* Rows *
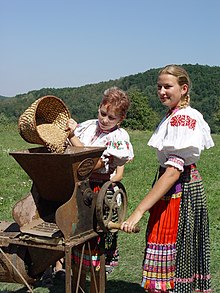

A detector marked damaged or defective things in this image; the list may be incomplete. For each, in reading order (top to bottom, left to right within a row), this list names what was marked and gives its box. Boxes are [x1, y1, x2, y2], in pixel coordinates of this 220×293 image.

rusty metal machine [0, 145, 128, 290]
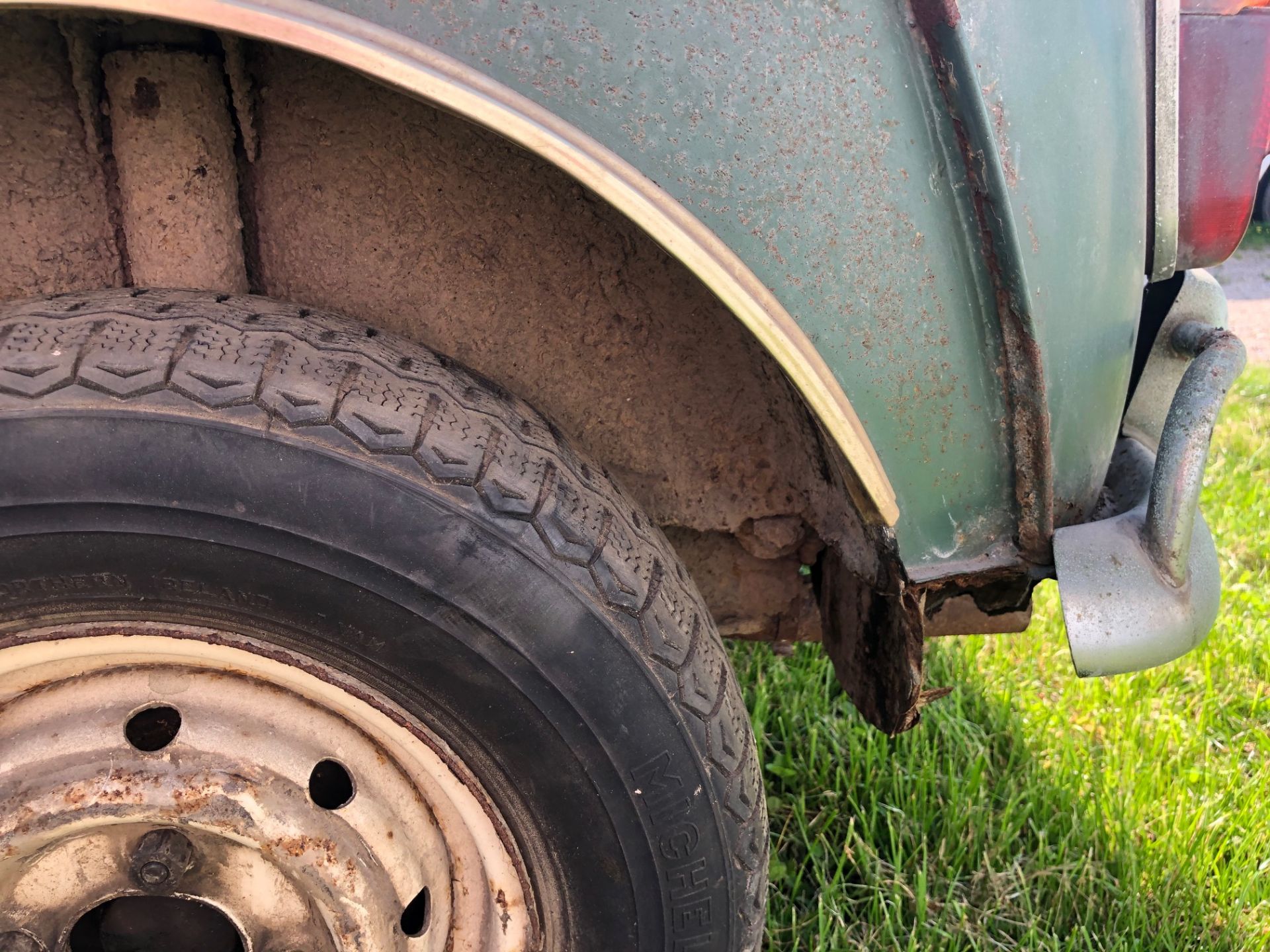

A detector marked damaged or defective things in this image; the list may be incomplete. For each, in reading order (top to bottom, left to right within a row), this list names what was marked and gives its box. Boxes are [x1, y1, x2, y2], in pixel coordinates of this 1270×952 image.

rusted metal edge [909, 0, 1056, 566]
rust on wheel rim [0, 621, 533, 949]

* Given instruction *
Copy all of the material above word for word, leaving out the pictures.

* Solved exercise *
A detector marked damaged or defective things in this image; the list may be incomplete. For each, in reading order (top to bottom, left to right within a row), this list names what was marked and gives its box. Boxes are [x1, y1, x2, y2], in pixel coordinates of this 220×293 image.

rusty metal machine [0, 145, 128, 290]

A detector marked damaged or defective things in this image; the list may be incomplete. For each, in reading order (top to bottom, left to right within a row), this list names what was marked and gives its box. Boxes are [x1, y1, x2, y2], in pixel coordinates of this 1270×952 image.

rusted metal edge [909, 0, 1056, 566]
rust on wheel rim [0, 621, 533, 949]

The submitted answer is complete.